__GIVEN TASK__
Reproduce the records word for word, starting at the line that contains "From where the" and going through the end of the records. Leave the pictures out of your answer.

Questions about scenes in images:
_____

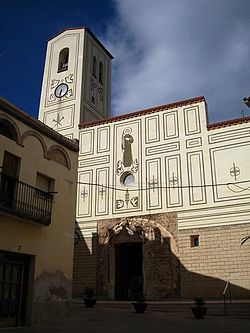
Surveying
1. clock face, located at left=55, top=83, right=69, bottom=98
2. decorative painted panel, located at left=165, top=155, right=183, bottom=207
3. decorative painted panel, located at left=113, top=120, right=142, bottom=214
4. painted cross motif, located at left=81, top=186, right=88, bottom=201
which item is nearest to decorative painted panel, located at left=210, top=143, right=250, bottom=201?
decorative painted panel, located at left=165, top=155, right=183, bottom=207

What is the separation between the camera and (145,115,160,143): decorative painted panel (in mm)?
19938

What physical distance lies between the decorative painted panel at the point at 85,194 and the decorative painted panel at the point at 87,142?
133 centimetres

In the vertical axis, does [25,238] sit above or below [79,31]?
below

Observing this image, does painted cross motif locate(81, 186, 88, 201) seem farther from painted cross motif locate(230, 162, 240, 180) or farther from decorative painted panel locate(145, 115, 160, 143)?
painted cross motif locate(230, 162, 240, 180)

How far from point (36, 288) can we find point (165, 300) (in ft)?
26.9

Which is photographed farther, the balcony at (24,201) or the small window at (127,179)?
the small window at (127,179)

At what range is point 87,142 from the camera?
71.6 feet

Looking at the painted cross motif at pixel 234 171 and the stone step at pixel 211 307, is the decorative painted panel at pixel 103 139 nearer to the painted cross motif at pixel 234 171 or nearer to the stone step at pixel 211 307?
the painted cross motif at pixel 234 171

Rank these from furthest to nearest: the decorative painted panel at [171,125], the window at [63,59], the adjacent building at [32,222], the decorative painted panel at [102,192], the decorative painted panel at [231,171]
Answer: the window at [63,59] < the decorative painted panel at [102,192] < the decorative painted panel at [171,125] < the decorative painted panel at [231,171] < the adjacent building at [32,222]

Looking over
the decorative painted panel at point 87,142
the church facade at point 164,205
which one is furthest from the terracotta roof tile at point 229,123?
the decorative painted panel at point 87,142

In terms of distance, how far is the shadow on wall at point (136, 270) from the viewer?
1622 centimetres

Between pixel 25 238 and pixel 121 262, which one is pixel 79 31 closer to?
pixel 121 262

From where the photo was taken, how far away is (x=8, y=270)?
9.23m

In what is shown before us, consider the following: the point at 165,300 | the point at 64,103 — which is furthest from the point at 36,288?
the point at 64,103
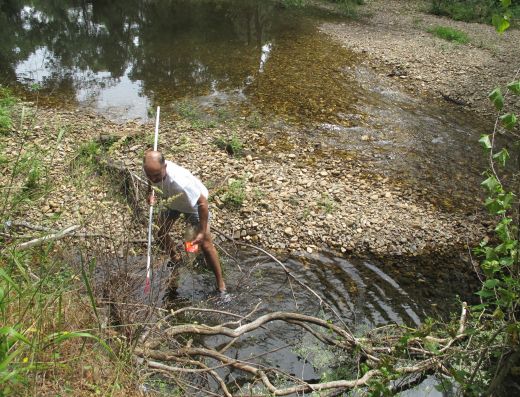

_____

__ANSWER TO THE PROBLEM__
From where the photo was taken, how far away is (x=8, y=270)?
9.23m

In what is shown before us, consider the following: the point at 165,300 | the point at 64,103 — which is furthest from the point at 36,288?
the point at 64,103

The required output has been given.